Sony Bank online mortgage lending could be profitable in Australia: Nomura
A Sony Bank online mortgage lending operation could be a profitable venture in Australia but does not pose an immediate threat to the market share of the major banks, according to analysts at Nomura.
This follows reports that Sony Bank has been granted permission by APRA to undertake a feasibility study into launching an offering in Australia.
Nomura analyst Victor German says Sony Bank's success in profitably offering mortgages in the Australian market “rests on its ability to fund growth using Australia dollar-denominated deposits in Japan”.
“At the current rate of around 2% (which Sony offers in Japan for Australian dollar one-year term deposits), Japanese banks can generate returns of around 50%, while with a 3.5% [Australian cash] rate, returns are lower but still remain attractive at around 20%,” says German.
German says a bank like Sony would pose a small risk to the major banks – “even if successful, we believe it will take some time for the Japanese banks to take market share”.

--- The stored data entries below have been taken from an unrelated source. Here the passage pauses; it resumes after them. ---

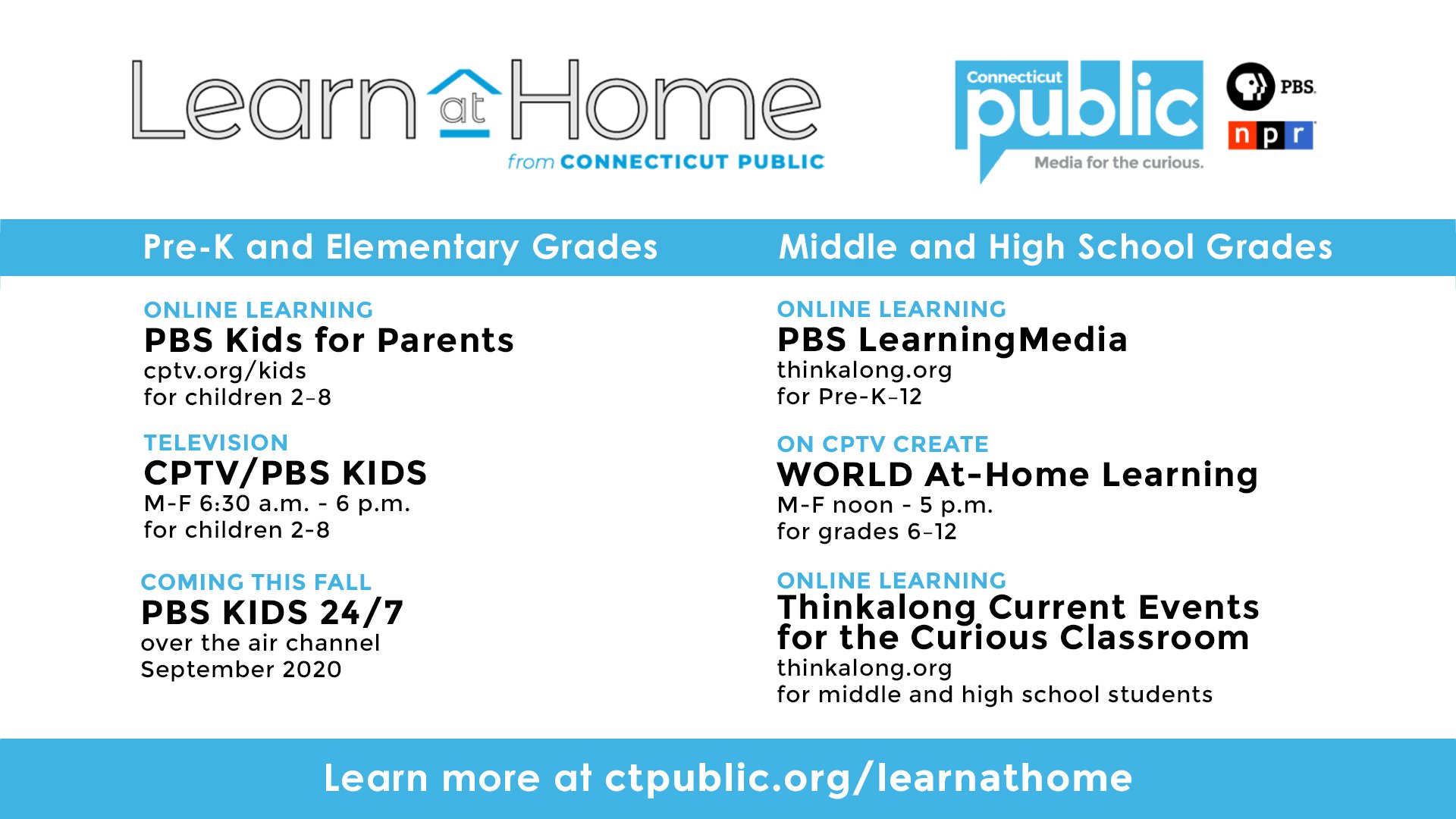 Learn at Home
from CONNECTICUT PUBLIC

Connecticut public
Media for the curious.

PBS
npr

Pre-K and Elementary Grades

ONLINE LEARNING
PBS Kids for Parents
cptv.org/kids
for children 2–8

TELEVISION
CPTV/PBS KIDS
M-F 6:30 a.m. - 6 p.m.
for children 2-8

COMING THIS FALL
PBS KIDS 24/7
over the air channel
September 2020

Middle and High School Grades

ONLINE LEARNING
PBS LearningMedia
thinkalong.org
for Pre-K–12

ON CPTV CREATE
WORLD At-Home Learning
M-F noon - 5 p.m.
for grades 6–12

ONLINE LEARNING
Thinkalong Current Events for the Curious Classroom
thinkalong.org
for middle and high school students

Learn more at ctpublic.org/learnathome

However, if Australian dollar-denominated deposits in Japan become a more popular product, German says Japanese banks “could provide a cheaper alternative in the Australian mortgage market, which may result in pricing and market share pressure”.
“This however, rests on both Japanese households and the regulator being comfortable with households taking on foreign exchange rate risk,” he says.
According to German, a more profitable option than raising deposits in Japan would be for the bank to purchase residential mortgage-backed securities (RMBS).
“We estimate that return on capital would be twice as high if banks buy RMBS instead of directly offering mortgages, predominantly due to more favourable capital treatment for AAA-rated paper,” says German.